As aparentes exceções não fazem senão confirmar o que indica o mapa: o agronegócio não se localizou onde a educação é fraca. Poderíamos pensar que a Embrapa estaria a serviço de um capitalismo sulino, furtando-se de investir no que precisariam o Norte e o Nordeste para dar igual salto. A teoria parece boa. Mas não é. A Embrapa tem enormes investimentos em produtos para toda a geografia nacional. Ainda assim, seus grandes clientes se encontram no agronegócio. Ao se registrar a forte aderência do agronegócio às regiões habitadas por gente mais bem educada, nota-se, também, pistas para o enigma do aparecimento de um empresariado moderno no campo. Ao que tudo indica, seu surgimento está ainda associado aos níveis superiores de educação e modernidade do Centro-Sul e às ondas de colonização vindas de lá. Por serem mais bem educados e possuírem uma cultura empresarial, eles entendem de mercado e apropriam-se das melhores tecnologias. No fim dos anos 70, numa visita a Ijuí, eu discutia educação rural com as lideranças de uma cooperativa agrícola. Eu falava de escolas com galinhas circulando pelas salas de aula e não nos entendíamos. Finalmente, eu vi que estava fora de seu universo. A preocupação delas era conseguir que as instituições de ensino da região preparassem seus alunos para entender a bolsa de cereais de Chicago, já on-line na cooperativa.
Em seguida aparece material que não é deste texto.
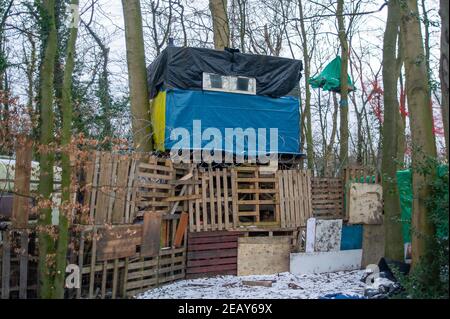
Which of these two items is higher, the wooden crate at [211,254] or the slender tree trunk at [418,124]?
the slender tree trunk at [418,124]

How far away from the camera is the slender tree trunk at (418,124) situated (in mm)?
6523

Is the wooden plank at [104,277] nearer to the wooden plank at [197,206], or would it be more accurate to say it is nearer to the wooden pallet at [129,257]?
the wooden pallet at [129,257]

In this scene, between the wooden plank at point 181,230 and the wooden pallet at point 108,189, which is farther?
the wooden plank at point 181,230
São esses os responsáveis pelo crescimento da soja no Centro-Oeste.
O que aprendemos com o mapa citado no presente ensaio? Podemos discutir se as escolas são fruto da prosperidade ou se ajudam a trazê-la. Podemos entrar no campo pantanoso das relações entre educação e traços culturais. Mas, no mínimo, ficamos sabendo que o agronegócio só vinga onde há ou aparece gente mais bem educada.